District Judge Kessler Soh said in handing down the sentences that terrorism presents a “threat not just to our community, but the international community at large.”
Court documents said the men contributed, collected or possessed funds for the alleged plot ranging from S$60 (US$44) to S$1,360 to help fund a terror campaign in their homeland.
“Terrorism financing and any act of supporting terrorism must be roundly condemned and deterred,” the judge said.
Ringleader Rahman Mizanur, 31, was jailed for five years. Two others were each jailed for two-and-a-half years and the fourth man got two years.
The four, the first suspects to be prosecuted in Singapore under a new anti-terror law, were brought to court with their hands and feet shackled, and under heavy security by members of the city-state’s elite Gurkha unit.
State prosecutors said the group formed an organization called the Islamic State of Bangladesh, which also planned to overthrow the Bangladeshi government “by means of an armed struggle in order to establish part of the caliphate in Bangladesh.”
Prosecutors also said that the men formed the group “with a view to eventually joining up with” the Islamic State group.
Mizanur had tried several times to join the Islamic State group in Syria, but could not get the required visas to Turkey or Algeria, court documents showed.
Bangladesh denies the Islamic State has made inroads in the nation, blaming attacks on homegrown extremist groups.
The men’s actions, including meeting in parks to plan and recruit, “show that the offenses... were premeditated and carefully planned over a period of time,” prosecutors said.
The Singaporean Ministry of the Interior had earlier said that items seized from the men included manuals on how to make bombs and how to use a 0.5 caliber sniper rifle, along with a list of Bangladeshi government and military officials targeted for attack.

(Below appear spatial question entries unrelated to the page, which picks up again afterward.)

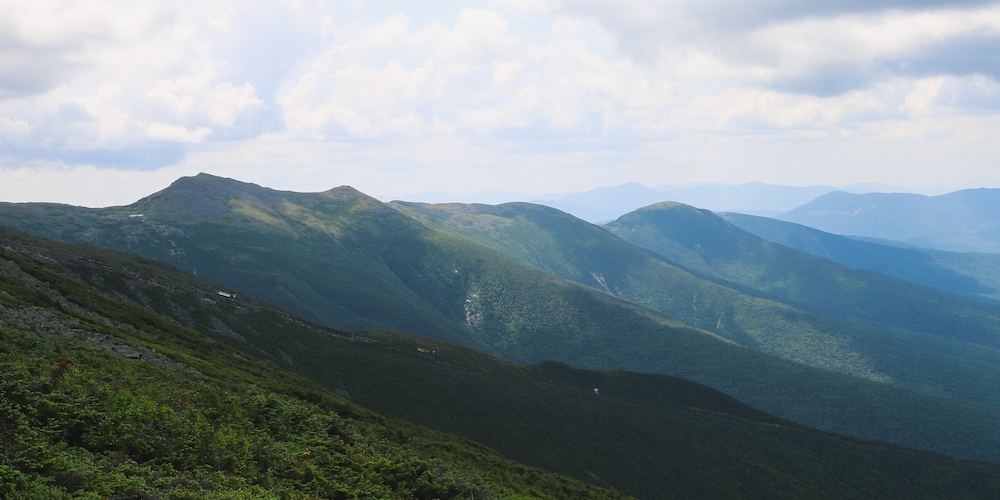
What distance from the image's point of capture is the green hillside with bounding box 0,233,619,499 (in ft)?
108

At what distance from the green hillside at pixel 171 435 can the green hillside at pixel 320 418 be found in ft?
0.59

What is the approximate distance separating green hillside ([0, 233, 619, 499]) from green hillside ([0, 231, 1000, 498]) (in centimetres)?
18

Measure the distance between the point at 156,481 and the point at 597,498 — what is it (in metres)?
52.6

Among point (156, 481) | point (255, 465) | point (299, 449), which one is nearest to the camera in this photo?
point (156, 481)

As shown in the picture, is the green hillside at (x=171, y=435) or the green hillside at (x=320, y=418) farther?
the green hillside at (x=320, y=418)

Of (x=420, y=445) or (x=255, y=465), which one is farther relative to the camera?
(x=420, y=445)

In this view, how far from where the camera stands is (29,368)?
43.1 meters

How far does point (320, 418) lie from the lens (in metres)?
59.7

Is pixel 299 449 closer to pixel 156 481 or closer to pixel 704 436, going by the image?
pixel 156 481

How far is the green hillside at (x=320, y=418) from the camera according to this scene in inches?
1507

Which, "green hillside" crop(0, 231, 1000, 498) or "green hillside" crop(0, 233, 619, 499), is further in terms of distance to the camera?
"green hillside" crop(0, 231, 1000, 498)

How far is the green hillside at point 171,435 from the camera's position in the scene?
32.8 m

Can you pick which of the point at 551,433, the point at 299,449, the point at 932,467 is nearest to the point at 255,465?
the point at 299,449

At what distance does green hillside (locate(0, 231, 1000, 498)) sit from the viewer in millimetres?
38281
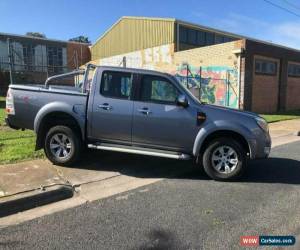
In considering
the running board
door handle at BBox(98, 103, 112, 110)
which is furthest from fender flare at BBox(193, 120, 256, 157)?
door handle at BBox(98, 103, 112, 110)

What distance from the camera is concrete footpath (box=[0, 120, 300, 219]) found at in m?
5.22

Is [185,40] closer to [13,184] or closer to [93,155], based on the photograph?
[93,155]

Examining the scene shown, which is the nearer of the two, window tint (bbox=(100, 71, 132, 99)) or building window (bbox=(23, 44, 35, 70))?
window tint (bbox=(100, 71, 132, 99))

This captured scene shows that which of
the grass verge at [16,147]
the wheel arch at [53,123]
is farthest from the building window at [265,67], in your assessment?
the wheel arch at [53,123]

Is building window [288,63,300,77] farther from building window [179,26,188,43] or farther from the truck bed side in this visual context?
the truck bed side

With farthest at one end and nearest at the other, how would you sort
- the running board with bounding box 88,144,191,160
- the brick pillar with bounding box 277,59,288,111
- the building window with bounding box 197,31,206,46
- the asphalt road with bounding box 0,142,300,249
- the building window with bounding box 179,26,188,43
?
1. the building window with bounding box 197,31,206,46
2. the building window with bounding box 179,26,188,43
3. the brick pillar with bounding box 277,59,288,111
4. the running board with bounding box 88,144,191,160
5. the asphalt road with bounding box 0,142,300,249

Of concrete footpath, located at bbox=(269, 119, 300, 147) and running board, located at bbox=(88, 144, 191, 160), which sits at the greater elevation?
running board, located at bbox=(88, 144, 191, 160)

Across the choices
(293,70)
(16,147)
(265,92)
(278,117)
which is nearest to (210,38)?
(293,70)

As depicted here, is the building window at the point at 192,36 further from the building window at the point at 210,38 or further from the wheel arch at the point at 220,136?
the wheel arch at the point at 220,136

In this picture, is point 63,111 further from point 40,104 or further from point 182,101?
point 182,101

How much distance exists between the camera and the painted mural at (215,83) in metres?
21.0

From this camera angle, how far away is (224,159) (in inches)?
257

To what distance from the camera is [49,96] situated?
22.5 feet

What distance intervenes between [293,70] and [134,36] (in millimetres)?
14046
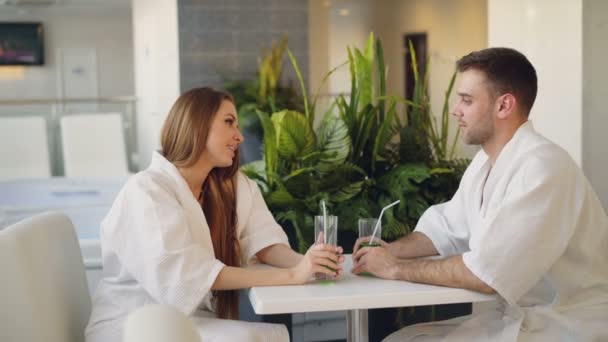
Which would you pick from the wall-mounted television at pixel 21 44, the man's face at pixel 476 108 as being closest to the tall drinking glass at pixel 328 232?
the man's face at pixel 476 108

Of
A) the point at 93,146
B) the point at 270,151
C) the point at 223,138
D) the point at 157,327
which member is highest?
the point at 223,138

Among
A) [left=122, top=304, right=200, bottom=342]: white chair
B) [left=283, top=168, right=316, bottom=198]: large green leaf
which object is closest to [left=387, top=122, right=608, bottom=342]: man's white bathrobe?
[left=122, top=304, right=200, bottom=342]: white chair

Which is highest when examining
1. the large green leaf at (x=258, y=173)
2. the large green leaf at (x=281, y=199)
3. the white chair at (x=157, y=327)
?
the large green leaf at (x=258, y=173)

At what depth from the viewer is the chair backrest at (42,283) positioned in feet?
6.34

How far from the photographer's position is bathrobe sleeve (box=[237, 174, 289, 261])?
2.49 metres

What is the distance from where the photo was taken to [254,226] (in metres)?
2.52

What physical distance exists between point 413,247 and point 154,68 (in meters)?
5.26

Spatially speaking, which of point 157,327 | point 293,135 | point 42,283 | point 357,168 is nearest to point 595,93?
point 357,168

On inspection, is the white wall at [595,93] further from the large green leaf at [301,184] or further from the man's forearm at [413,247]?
the man's forearm at [413,247]

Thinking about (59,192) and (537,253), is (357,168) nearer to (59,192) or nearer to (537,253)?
(537,253)

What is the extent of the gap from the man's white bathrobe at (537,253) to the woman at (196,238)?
15.1 inches

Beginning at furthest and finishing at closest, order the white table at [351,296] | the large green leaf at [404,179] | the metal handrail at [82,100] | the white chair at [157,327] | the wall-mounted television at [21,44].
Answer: the wall-mounted television at [21,44]
the metal handrail at [82,100]
the large green leaf at [404,179]
the white table at [351,296]
the white chair at [157,327]

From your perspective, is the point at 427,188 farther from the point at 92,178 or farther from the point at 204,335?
the point at 92,178

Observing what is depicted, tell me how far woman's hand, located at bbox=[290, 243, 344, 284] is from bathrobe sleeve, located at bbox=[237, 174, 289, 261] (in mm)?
380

Most of the men had been working in the construction sector in Singapore, which depends heavily on Bangladeshis and other foreign workers.
The four defended themselves during the trial as they were unable to afford their own counsel and people accused with terrorist financing do not qualify for legal aid from the state.
They were among a second group of Bangladeshis rounded up in Singapore since 27 were arrested late last year, also over alleged plots in their homeland.
All of the first group have since been deported.
Two from the second group have cases still pending and two others have yet to be charged, but are detained under a terrorism law which allows for detention without trial.